# PASSAGE FOR REVIEW:
- - - - -

International Rescue Committee (IRC)

Feeding hope

After driving for 40 minutes across hot, arid land with some of my International Rescue Committee colleagues, I arrived at the Makatano Health Center, an unassuming three-room building filled with colorfully dressed mothers holding their swaddled babies. 

Sitting on the shaded bench in the center’s open-air waiting room, Ekitela and Nanyuduk Logiel wait patiently with their three daughters for their supply of Plumpy’nut, a vitamin-enriched peanut paste given to children under five as a treatment for severe malnutrition. The Logiels, like many families in this remote corner of northern Kenya, have been suffering through the worst drought to hit East Africa in six decades.

Ekitela, 38, rises to greet me as his wife, Nanyuduk, 28, breast feeds their seven-month-old daughter Muse. Next to her, the Logiel’s eldest daughter, Asekon, 10, keeps her arm protectively around the middle child, Lokor. I guessed Lokor to be around 18 months old. In fact, she is three years old.

- - - - -

# WHAT YOU ARE ASKED TO DO:
In the passage about the Logiel family, how old is the middle child, Lokor? The listing that follows comes from a separate source and has no connection to the passage about the Logiel family.

# RECORDED INFORMATION:
- - - - -

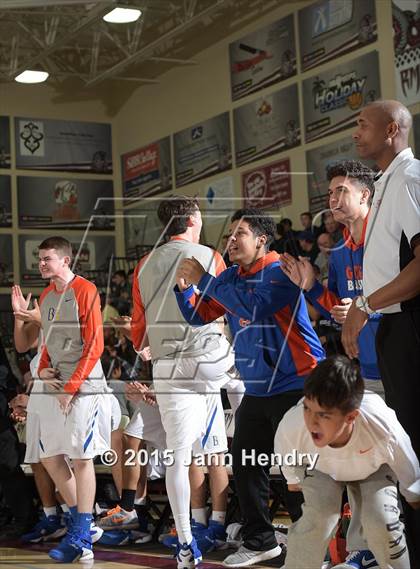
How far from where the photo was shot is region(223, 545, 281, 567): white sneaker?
5.61 m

- - - - -

# EXPECTED OUTPUT:
She is three years old.